Suppose you purchase couple of high-end ACs through your credit card. You can pay the entire amount when your next card payment falls due. Or you can opt for minimum payment, but suffer high interest on the balance. Given the current economic condition, many people are apprehensive about using credit cards for high-value purchases. The fear stems from either loss of job or pay cut.

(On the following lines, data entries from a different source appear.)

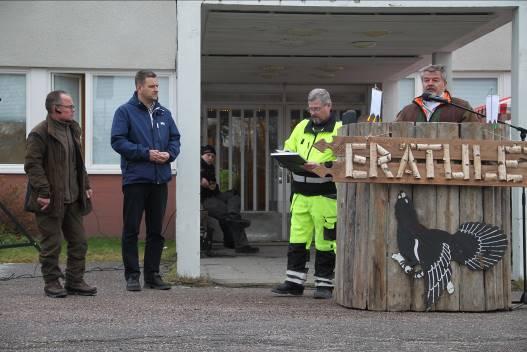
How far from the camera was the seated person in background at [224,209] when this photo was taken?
13.7 metres

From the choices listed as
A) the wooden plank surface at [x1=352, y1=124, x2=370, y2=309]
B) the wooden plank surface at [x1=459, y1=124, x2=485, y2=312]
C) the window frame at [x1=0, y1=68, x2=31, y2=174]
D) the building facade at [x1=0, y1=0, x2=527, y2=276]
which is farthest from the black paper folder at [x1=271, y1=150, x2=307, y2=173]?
the window frame at [x1=0, y1=68, x2=31, y2=174]

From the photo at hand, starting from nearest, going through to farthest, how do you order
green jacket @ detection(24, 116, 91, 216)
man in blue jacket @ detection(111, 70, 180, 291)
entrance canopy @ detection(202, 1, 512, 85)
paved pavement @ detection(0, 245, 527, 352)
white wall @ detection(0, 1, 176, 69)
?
paved pavement @ detection(0, 245, 527, 352) < green jacket @ detection(24, 116, 91, 216) < man in blue jacket @ detection(111, 70, 180, 291) < entrance canopy @ detection(202, 1, 512, 85) < white wall @ detection(0, 1, 176, 69)

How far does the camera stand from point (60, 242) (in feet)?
28.7

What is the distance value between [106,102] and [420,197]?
933 cm

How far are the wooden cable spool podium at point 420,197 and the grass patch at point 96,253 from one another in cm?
530

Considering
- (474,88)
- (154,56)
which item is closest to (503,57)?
(474,88)

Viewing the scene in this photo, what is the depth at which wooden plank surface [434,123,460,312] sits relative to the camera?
306 inches

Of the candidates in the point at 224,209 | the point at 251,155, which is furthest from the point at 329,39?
the point at 251,155

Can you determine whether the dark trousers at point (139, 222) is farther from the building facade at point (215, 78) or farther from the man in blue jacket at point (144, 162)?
the building facade at point (215, 78)

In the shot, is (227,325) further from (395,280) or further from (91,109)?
(91,109)

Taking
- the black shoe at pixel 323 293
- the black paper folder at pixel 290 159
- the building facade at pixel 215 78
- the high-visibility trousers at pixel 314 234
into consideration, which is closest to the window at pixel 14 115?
the building facade at pixel 215 78

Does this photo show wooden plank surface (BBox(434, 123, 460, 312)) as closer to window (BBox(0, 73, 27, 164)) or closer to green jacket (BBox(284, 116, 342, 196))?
green jacket (BBox(284, 116, 342, 196))

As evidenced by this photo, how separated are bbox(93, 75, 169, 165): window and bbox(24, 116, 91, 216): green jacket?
24.3ft

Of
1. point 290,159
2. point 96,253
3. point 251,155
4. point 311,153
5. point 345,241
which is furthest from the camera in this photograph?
point 251,155
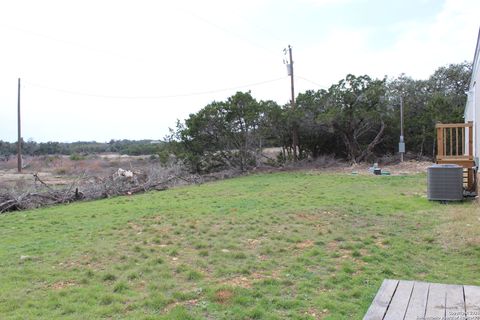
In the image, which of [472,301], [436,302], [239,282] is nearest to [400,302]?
[436,302]

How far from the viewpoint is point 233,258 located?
5.74m

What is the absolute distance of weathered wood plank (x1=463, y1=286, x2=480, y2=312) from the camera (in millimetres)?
3079

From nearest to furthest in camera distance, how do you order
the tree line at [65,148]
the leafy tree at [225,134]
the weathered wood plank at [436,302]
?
the weathered wood plank at [436,302] → the leafy tree at [225,134] → the tree line at [65,148]

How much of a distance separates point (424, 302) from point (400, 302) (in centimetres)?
18

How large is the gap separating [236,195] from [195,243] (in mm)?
6111

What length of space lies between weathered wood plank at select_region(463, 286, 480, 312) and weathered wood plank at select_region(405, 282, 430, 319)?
0.29m

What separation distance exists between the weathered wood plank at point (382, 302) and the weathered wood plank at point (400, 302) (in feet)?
0.11

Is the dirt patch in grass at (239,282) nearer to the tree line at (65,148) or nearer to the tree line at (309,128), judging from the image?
the tree line at (309,128)

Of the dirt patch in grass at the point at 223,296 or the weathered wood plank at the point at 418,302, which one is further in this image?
the dirt patch in grass at the point at 223,296

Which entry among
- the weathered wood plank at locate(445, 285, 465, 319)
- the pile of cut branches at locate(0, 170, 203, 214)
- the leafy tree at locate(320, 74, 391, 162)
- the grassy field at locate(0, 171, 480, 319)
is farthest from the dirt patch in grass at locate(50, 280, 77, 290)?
the leafy tree at locate(320, 74, 391, 162)

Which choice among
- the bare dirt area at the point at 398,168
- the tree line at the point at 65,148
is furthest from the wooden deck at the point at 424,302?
the tree line at the point at 65,148

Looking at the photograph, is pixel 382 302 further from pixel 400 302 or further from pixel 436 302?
pixel 436 302

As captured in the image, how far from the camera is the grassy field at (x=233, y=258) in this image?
13.4 ft

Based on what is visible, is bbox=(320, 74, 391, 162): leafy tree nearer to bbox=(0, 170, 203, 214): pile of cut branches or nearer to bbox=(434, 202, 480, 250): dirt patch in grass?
bbox=(0, 170, 203, 214): pile of cut branches
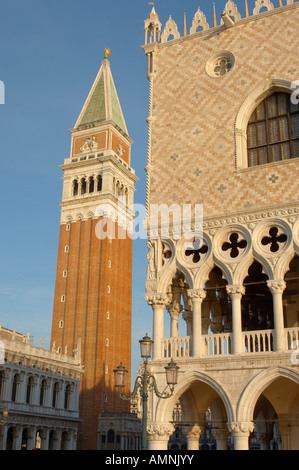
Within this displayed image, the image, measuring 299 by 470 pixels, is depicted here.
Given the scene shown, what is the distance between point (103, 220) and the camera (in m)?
52.4

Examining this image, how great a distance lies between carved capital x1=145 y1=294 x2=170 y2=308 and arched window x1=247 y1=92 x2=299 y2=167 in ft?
13.7

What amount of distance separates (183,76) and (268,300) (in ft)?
24.0

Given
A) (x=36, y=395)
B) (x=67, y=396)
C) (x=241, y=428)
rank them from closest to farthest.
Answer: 1. (x=241, y=428)
2. (x=36, y=395)
3. (x=67, y=396)

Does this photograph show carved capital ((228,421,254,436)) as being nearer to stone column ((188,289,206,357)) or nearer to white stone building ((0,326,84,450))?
stone column ((188,289,206,357))

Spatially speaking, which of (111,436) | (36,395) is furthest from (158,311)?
(111,436)

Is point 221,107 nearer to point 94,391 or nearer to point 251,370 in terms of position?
point 251,370

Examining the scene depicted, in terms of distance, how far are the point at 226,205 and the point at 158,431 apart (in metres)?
5.80

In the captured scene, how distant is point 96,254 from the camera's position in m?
51.1

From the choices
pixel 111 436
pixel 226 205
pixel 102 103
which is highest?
pixel 102 103

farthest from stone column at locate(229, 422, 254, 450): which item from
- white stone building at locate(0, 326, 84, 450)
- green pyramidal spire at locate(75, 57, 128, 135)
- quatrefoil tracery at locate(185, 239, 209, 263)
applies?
green pyramidal spire at locate(75, 57, 128, 135)

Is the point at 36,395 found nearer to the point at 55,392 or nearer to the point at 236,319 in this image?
the point at 55,392

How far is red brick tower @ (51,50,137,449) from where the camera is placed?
156 feet

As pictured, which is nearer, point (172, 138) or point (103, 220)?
point (172, 138)

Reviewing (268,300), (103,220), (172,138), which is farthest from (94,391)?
(172,138)
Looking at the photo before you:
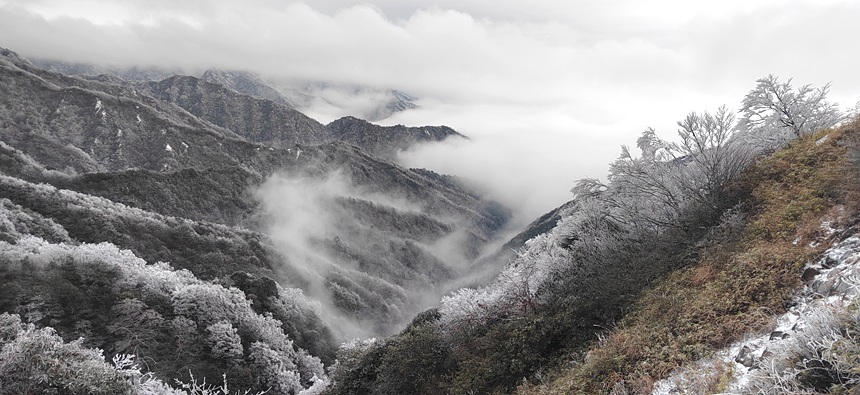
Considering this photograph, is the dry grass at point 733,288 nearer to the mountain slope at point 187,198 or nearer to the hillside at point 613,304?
the hillside at point 613,304

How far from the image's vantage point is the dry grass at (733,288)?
28.5 feet

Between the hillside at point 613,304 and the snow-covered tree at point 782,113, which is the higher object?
the snow-covered tree at point 782,113

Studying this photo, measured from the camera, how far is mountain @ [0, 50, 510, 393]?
36906 mm

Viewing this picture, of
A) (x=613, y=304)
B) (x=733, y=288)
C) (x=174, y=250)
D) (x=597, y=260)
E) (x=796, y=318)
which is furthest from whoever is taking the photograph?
(x=174, y=250)

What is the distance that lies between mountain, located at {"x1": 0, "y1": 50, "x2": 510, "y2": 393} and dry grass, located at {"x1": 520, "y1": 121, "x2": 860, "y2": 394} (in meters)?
19.6

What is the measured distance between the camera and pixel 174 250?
7500cm

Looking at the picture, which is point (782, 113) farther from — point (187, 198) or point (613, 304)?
point (187, 198)

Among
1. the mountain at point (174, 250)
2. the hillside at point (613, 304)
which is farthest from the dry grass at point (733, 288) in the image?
the mountain at point (174, 250)

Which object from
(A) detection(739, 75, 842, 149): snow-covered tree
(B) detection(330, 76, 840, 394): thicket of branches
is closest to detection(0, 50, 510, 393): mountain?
(B) detection(330, 76, 840, 394): thicket of branches

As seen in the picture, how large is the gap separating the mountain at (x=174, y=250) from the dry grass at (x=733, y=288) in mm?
19620

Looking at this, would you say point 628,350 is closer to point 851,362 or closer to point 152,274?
point 851,362

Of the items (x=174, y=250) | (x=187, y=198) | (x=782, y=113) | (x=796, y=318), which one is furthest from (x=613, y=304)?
(x=187, y=198)

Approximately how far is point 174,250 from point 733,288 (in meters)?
82.1

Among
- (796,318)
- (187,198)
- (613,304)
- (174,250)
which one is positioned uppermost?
(187,198)
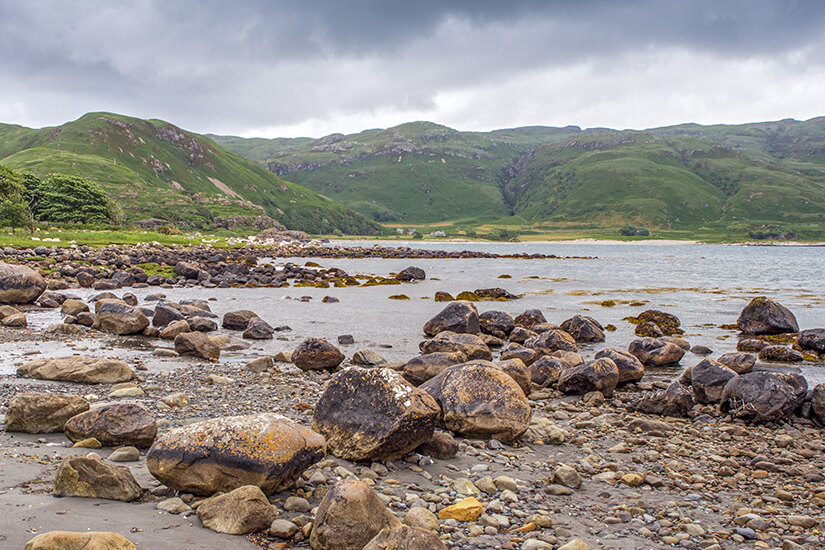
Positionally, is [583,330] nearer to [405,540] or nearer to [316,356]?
[316,356]

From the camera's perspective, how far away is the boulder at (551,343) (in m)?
20.2

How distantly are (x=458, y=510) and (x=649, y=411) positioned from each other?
825 centimetres

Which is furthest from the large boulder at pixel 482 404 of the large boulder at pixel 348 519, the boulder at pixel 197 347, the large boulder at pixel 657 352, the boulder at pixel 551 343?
the large boulder at pixel 657 352

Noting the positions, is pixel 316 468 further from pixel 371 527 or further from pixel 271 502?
pixel 371 527

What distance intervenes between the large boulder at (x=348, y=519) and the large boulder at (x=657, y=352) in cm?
1608

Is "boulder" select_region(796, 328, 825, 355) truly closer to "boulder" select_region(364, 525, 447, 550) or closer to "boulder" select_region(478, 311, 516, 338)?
"boulder" select_region(478, 311, 516, 338)

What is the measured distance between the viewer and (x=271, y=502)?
6.95 metres

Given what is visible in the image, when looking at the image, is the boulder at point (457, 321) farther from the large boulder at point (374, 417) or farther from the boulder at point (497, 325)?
the large boulder at point (374, 417)

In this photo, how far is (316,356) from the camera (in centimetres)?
1691

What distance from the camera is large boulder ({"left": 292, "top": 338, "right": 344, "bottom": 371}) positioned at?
16.9 meters

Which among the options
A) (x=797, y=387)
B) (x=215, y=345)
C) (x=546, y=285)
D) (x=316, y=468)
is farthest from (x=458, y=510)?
(x=546, y=285)

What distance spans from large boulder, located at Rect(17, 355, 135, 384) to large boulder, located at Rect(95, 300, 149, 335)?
7976 millimetres

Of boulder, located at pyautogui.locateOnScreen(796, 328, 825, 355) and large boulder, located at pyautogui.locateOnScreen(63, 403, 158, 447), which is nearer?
large boulder, located at pyautogui.locateOnScreen(63, 403, 158, 447)

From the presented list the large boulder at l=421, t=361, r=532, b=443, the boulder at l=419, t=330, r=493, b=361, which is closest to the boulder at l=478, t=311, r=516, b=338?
the boulder at l=419, t=330, r=493, b=361
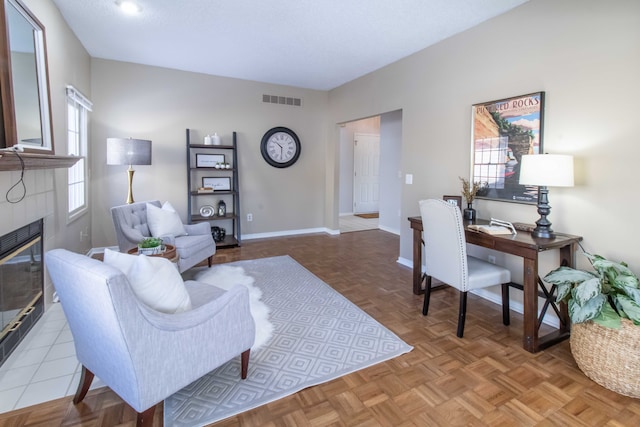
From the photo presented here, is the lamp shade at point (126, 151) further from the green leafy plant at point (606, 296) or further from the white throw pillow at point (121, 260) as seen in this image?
the green leafy plant at point (606, 296)

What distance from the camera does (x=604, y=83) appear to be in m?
2.26

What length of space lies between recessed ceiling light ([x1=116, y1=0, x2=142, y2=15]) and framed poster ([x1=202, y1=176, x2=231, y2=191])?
8.19 ft

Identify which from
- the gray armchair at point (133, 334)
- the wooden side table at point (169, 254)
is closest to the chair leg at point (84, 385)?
the gray armchair at point (133, 334)

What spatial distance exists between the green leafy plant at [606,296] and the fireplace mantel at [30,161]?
10.2ft

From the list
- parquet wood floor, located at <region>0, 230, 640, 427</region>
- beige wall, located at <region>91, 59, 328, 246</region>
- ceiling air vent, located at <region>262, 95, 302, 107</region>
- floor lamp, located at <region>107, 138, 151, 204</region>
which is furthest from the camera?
ceiling air vent, located at <region>262, 95, 302, 107</region>

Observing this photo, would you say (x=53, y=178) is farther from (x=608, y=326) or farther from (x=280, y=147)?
(x=608, y=326)

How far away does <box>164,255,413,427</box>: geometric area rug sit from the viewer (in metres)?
1.72

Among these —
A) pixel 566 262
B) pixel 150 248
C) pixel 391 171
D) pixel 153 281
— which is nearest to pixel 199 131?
pixel 150 248

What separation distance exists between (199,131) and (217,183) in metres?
0.83

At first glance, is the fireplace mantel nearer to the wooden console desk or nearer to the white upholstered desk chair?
the white upholstered desk chair

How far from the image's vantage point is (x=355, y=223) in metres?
7.19

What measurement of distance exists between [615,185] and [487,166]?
979 mm

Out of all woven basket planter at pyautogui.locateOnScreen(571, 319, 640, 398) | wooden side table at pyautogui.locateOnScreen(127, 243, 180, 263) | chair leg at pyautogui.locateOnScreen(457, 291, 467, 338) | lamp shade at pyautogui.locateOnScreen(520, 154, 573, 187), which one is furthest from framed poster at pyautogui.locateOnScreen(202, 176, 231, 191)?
woven basket planter at pyautogui.locateOnScreen(571, 319, 640, 398)

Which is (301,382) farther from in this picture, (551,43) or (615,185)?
(551,43)
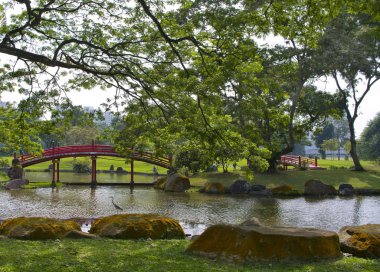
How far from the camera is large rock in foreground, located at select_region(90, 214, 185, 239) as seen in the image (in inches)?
494

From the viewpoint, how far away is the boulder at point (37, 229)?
12.2 metres

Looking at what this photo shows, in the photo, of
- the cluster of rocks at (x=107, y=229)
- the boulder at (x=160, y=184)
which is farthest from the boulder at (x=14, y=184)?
the cluster of rocks at (x=107, y=229)

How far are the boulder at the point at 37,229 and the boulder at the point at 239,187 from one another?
22.2 metres

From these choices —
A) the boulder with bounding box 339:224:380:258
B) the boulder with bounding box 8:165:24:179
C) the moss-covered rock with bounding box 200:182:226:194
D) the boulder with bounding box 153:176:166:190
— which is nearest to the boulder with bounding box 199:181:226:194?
the moss-covered rock with bounding box 200:182:226:194

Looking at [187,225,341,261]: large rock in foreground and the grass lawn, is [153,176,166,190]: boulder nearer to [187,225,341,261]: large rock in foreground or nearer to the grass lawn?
the grass lawn

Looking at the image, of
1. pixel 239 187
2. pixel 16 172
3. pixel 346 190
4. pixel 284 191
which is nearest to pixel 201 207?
pixel 239 187

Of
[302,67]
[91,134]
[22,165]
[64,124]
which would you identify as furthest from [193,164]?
[91,134]

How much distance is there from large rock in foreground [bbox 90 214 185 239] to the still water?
4066 mm

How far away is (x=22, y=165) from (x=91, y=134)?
38518mm

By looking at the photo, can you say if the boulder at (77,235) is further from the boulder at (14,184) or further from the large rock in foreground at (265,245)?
the boulder at (14,184)

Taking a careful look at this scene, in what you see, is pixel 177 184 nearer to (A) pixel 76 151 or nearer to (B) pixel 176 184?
(B) pixel 176 184

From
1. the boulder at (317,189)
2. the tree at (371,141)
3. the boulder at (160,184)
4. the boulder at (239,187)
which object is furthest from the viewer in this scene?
the tree at (371,141)

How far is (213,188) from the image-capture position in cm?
3466

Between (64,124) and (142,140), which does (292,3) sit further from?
(64,124)
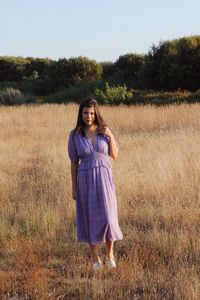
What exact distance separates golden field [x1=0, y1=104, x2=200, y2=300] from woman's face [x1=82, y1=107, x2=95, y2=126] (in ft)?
4.58

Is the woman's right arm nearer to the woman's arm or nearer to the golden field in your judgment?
the woman's arm

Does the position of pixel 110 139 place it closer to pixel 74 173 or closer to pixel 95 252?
pixel 74 173

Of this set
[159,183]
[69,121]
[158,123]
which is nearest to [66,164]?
[159,183]

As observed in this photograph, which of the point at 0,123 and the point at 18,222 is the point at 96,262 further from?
the point at 0,123

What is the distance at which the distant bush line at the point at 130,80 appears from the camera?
23812 mm

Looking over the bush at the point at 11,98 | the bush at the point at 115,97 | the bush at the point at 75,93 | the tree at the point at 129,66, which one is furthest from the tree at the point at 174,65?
the bush at the point at 11,98

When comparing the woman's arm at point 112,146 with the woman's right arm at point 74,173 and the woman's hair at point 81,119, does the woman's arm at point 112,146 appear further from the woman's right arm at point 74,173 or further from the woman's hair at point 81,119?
the woman's right arm at point 74,173

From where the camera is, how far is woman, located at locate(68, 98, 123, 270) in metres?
4.83

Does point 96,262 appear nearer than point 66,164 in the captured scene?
Yes

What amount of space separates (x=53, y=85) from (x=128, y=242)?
33.0 metres

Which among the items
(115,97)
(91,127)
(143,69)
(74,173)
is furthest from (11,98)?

Enter the layaway. Think of this as instalment credit in reverse. In an instalment credit, you buy the product and pay over a period of time. In a layaway, the store sets aside the product for you. You first make a modest down payment and continue with periodic instalments. You take delivery of the product from the store only after the final instalment is paid. If you fail to pay the instalments, the store cancels your purchase and returns your money minus a fee. The layaway, thus, enables you to buy only products that you can afford.

Optimal behaviour

You can create your own plan to purchase high-value products. All you have to do is to sock some money into your savings account each month and buy the product when you have accumulated enough. For one, such a plan avoids the layaway fees. For another, you also earn interest on the amount! But such a plan may not be behaviourally optimal. Why?

You may be tempted to withdraw cash from the account and spend it for other purposes. Money committed to pay for layaway is focused spending. And unlike credit cards, it does not hurt your credit rating even if you default on your payments!